Proposition 42

Transportation Funding: Sales and Use Tax Revenues

Background

California spends over $15 billion annually to maintain, operate, and improve its highways, streets and roads, rail, and transit systems. About half of these revenues come from the local level in the form of local sales and property taxes and transit fares. The remainder comes from the state and federal levels, largely as motor fuel (gasoline) and diesel fuel taxes and truck weight fees.

Currently, the state levies two types of taxes on gasoline and diesel fuel:

Revenues from the state excise tax on gasoline and diesel fuel used on public roads total about $3 billion a year. These revenues are dedicated to transportation purposes.

Revenues from most of the state sales tax on diesel fuel—4.75 percent out of the statewide rate—are also used for transportation. However, most of the revenues from the state sales tax on gasoline have historically been used for various general purposes, including education, health, social services, corrections, and local government fiscal relief. Only a small portion of the state gasoline sales tax revenues have been used for transportation.

In 2000, the Transportation Congestion Relief Program (TCRP) was enacted in California. Under the program, gasoline sales tax revenues will be used from 2003-04 through 2007-08 for specified transportation purposes including highways, streets and roads, and transit improvements. Thereafter, these revenues will be available for various general state purposes.

Proposal

This measure places in the State Constitution those provisions of current law that require that, from 2003-04 through 2007-08, gasoline sales tax revenues be used for specified state and local transportation purposes. The revenues would be allocated for transportation purposes specified under the TCRP.

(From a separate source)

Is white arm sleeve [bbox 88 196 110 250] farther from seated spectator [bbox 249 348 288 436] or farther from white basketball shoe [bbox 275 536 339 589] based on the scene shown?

In addition, the measure requires that starting in 2008-09 the gasoline sales tax revenues continue to be used for state and local transportation purposes. The revenues would be allocated as follows:

The measure authorizes the Legislature to modify this distribution of the revenues with a two-thirds vote. The measure also provides that the use of these revenues for transportation purposes can be suspended under specified conditions.

Fiscal Effect

The measure places in the State Constitution those provisions of current law that require the use of state gasoline sales tax revenues for state and local transportation purposes from 2003-04 through 2007-08. Consequently, for that period, the measure would have no additional fiscal impact.

Beginning in 2008-09, the measure requires that state gasoline sales tax revenues continue to be used for transportation purposes in the future. The amount that would be used is projected to be about $1.4 billion in 2008-09, increasing annually thereafter, depending on increases in gasoline prices and consumption.